Exercises to complete
[1] Answer from the blog post on sales funnels:
(a) In what year was the Sales Funnel born?
(b) According to phase five, what do you and the tool lose?
(c) In phase six, what does the new tool do with the last tool's weaknesses?
[2] Write out the blog post on sales funnels word for word, starting at "PHASE ONE: Someone" and ending at "point of ineffectiveness.".

Blog for Building Materials Companies

Time to Retire Sales Funnels in Building Materials

  |  Posted in Sales

Time to Retire Sales Funnels in Building Materials

The Sales Funnel is a great tool. Since its birth in 1898, it has helped countless companies improve their sales and marketing performance by helping them deliver the right sales message, to the right person, at the right time in the selling process.

Lifecycle of Great Sales and Marketing Tools

PHASE ONE: Someone develops a new approach to an old problem. Nothing really changes but viewing the problem through a new lens shows sales and marketing specialists a better, easier or more predictable solution.

PHASE TWO: The idea is easily understood, easily shared, it makes sense and companies begin using it.

PHASE THREE: Products and methods are developed, research is conducted, books are written and consultants get on board ‘spreading the gospel’ of this latest and greatest sales and marketing tool or approach.

PHASE FOUR: The original idea is refined, amended, poked, prodded and expanded until most of the real benefit is wrung out and washed away – not to mention complicated to the point of ineffectiveness.

PHASE FIVE: At the same time, it becomes the industry standard and all of your competitors begin using it. As a result, you and the tool lose your marketplace advantage.

PHASE SIX: A new tool is developed that builds on the strengths of the last tool while improving upon its weaknesses . . . and the cycle begins anew.

Some examples are SEO, Pay Per Click, Apps, QR Codes, Content Marketing, Customer Segmentation, Marketing Automation, CRM, Customer Journey, Persona, Omni-Channel, Analytics.

Dataset extract
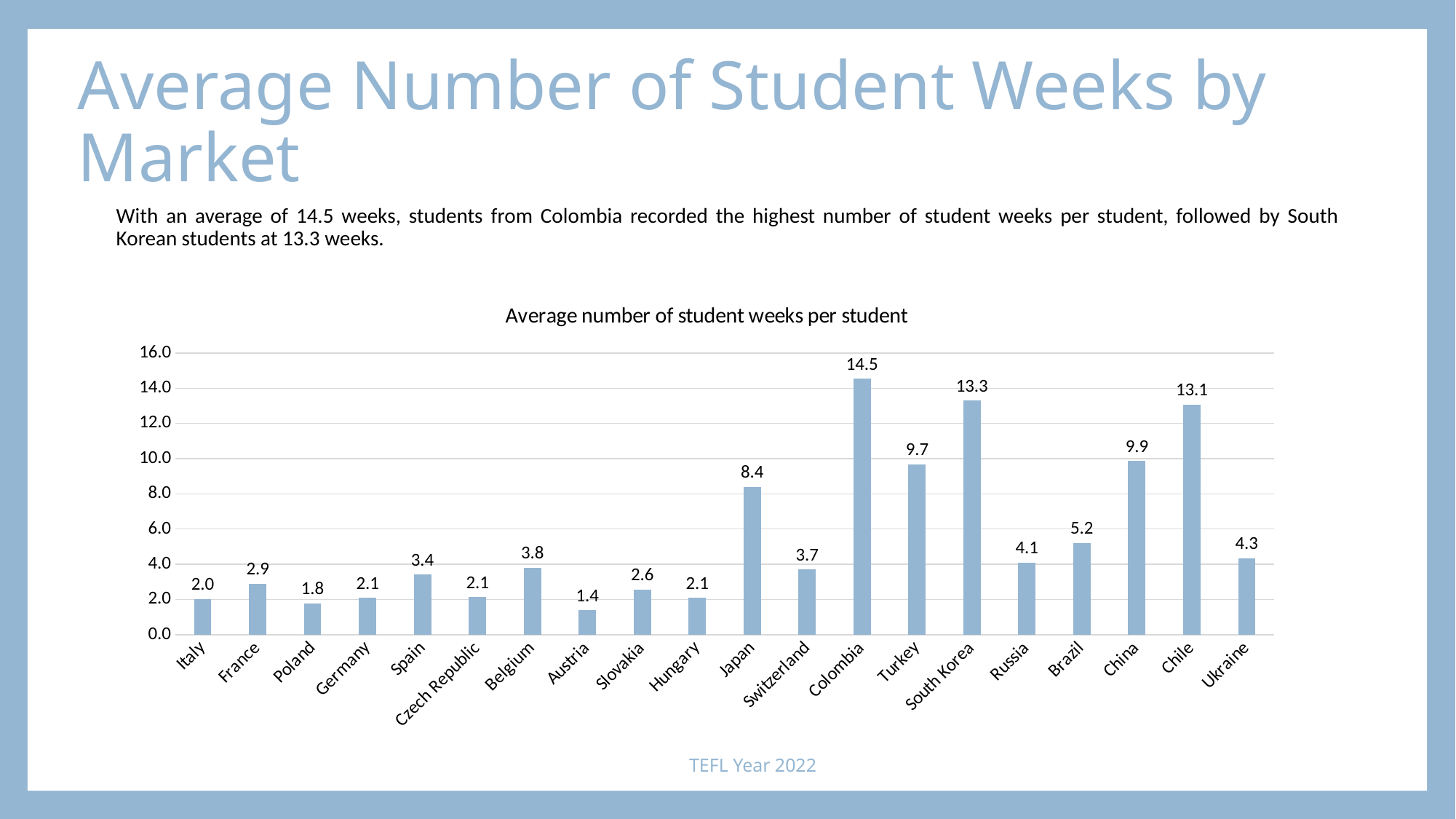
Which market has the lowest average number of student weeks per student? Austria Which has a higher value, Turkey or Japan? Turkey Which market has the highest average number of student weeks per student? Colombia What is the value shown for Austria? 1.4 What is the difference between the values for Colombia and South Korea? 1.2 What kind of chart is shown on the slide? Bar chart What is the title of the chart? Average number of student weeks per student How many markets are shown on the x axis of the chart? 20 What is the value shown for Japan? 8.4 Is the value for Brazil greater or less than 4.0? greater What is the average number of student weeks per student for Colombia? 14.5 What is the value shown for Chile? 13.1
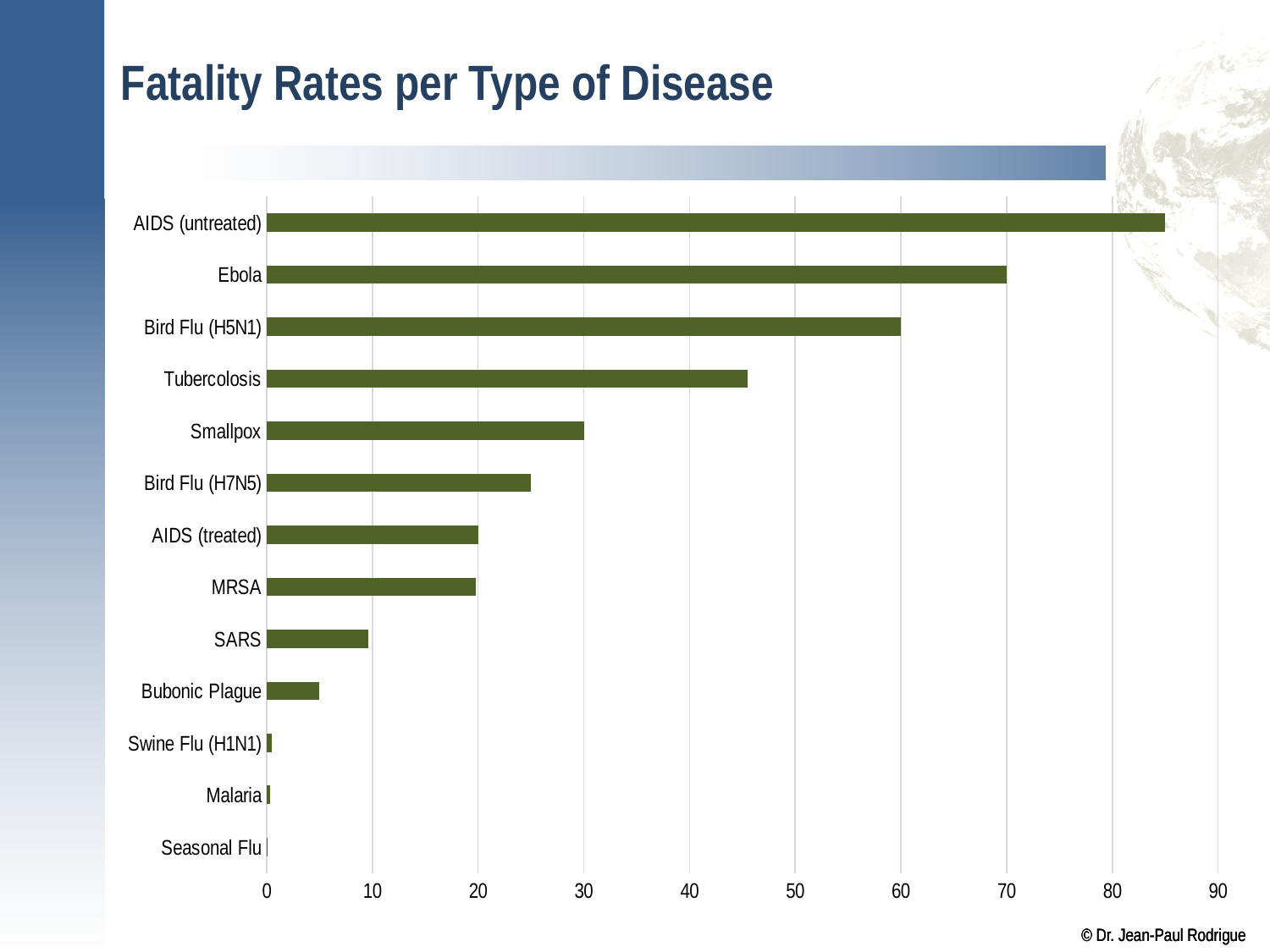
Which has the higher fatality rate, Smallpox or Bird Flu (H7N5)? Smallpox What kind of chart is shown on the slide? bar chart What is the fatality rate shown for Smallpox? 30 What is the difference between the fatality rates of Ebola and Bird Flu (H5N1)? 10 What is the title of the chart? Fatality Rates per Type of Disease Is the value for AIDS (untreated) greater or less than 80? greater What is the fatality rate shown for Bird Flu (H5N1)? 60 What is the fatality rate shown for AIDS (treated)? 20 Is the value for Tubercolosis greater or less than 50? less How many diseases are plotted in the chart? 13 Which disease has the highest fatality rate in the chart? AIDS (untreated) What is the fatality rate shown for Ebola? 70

Responses by task
[1]
(a) 1898
(b) Your marketplace advantage
(c) It improves upon them.

[2]
PHASE ONE: Someone develops a new approach to an old problem. Nothing really changes but viewing the problem through a new lens shows sales and marketing specialists a better, easier or more predictable solution.

PHASE TWO: The idea is easily understood, easily shared, it makes sense and companies begin using it.

PHASE THREE: Products and methods are developed, research is conducted, books are written and consultants get on board ‘spreading the gospel’ of this latest and greatest sales and marketing tool or approach.

PHASE FOUR: The original idea is refined, amended, poked, prodded and expanded until most of the real benefit is wrung out and washed away – not to mention complicated to the point of ineffectiveness.